## Recorded information
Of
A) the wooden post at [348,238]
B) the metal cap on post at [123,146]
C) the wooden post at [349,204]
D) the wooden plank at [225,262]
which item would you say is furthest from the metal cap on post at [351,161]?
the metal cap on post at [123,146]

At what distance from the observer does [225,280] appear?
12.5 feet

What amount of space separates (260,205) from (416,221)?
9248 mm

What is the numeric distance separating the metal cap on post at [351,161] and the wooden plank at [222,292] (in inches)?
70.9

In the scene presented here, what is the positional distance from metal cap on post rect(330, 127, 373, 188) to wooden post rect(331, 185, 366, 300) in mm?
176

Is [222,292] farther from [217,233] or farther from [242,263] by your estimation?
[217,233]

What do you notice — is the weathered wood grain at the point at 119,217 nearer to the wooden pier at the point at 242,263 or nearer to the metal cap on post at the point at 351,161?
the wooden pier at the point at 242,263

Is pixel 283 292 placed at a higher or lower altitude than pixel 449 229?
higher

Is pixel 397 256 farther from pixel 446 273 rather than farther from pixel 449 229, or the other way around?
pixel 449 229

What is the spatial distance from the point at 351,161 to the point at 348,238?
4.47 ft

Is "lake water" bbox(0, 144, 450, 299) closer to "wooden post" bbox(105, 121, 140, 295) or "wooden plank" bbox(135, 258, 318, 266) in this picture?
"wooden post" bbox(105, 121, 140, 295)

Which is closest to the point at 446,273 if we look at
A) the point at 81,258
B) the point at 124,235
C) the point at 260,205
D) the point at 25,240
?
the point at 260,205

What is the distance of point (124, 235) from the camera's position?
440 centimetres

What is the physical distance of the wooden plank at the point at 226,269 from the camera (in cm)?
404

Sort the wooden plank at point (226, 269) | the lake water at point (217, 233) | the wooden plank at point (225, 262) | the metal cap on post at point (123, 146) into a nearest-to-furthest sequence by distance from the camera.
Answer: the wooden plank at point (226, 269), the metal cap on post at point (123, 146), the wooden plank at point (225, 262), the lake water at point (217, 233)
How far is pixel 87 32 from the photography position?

## What to work on
Convert the rows, starting with the line containing "Is pixel 397" and going on through the last line of the rows, into a numbered list with one line per item and blank lines omitted.

## Task result
1. Is pixel 397 256 farther from pixel 446 273 rather than farther from pixel 449 229, or the other way around?
2. pixel 449 229
3. What is the spatial distance from the point at 351,161 to the point at 348,238?
4. 4.47 ft
5. Is "lake water" bbox(0, 144, 450, 299) closer to "wooden post" bbox(105, 121, 140, 295) or "wooden plank" bbox(135, 258, 318, 266) in this picture?
6. "wooden post" bbox(105, 121, 140, 295)
7. Which is closest to the point at 446,273 if we look at
8. A) the point at 81,258
9. B) the point at 124,235
10. C) the point at 260,205
11. D) the point at 25,240
12. ?
13. the point at 260,205
14. What is the distance of point (124, 235) from the camera's position?
15. 440 centimetres
16. What is the physical distance of the wooden plank at the point at 226,269 from the camera (in cm)?
17. 404
18. Sort the wooden plank at point (226, 269) | the lake water at point (217, 233) | the wooden plank at point (225, 262) | the metal cap on post at point (123, 146) into a nearest-to-furthest sequence by distance from the camera.
19. Answer: the wooden plank at point (226, 269), the metal cap on post at point (123, 146), the wooden plank at point (225, 262), the lake water at point (217, 233)
20. How far is pixel 87 32 from the photography position?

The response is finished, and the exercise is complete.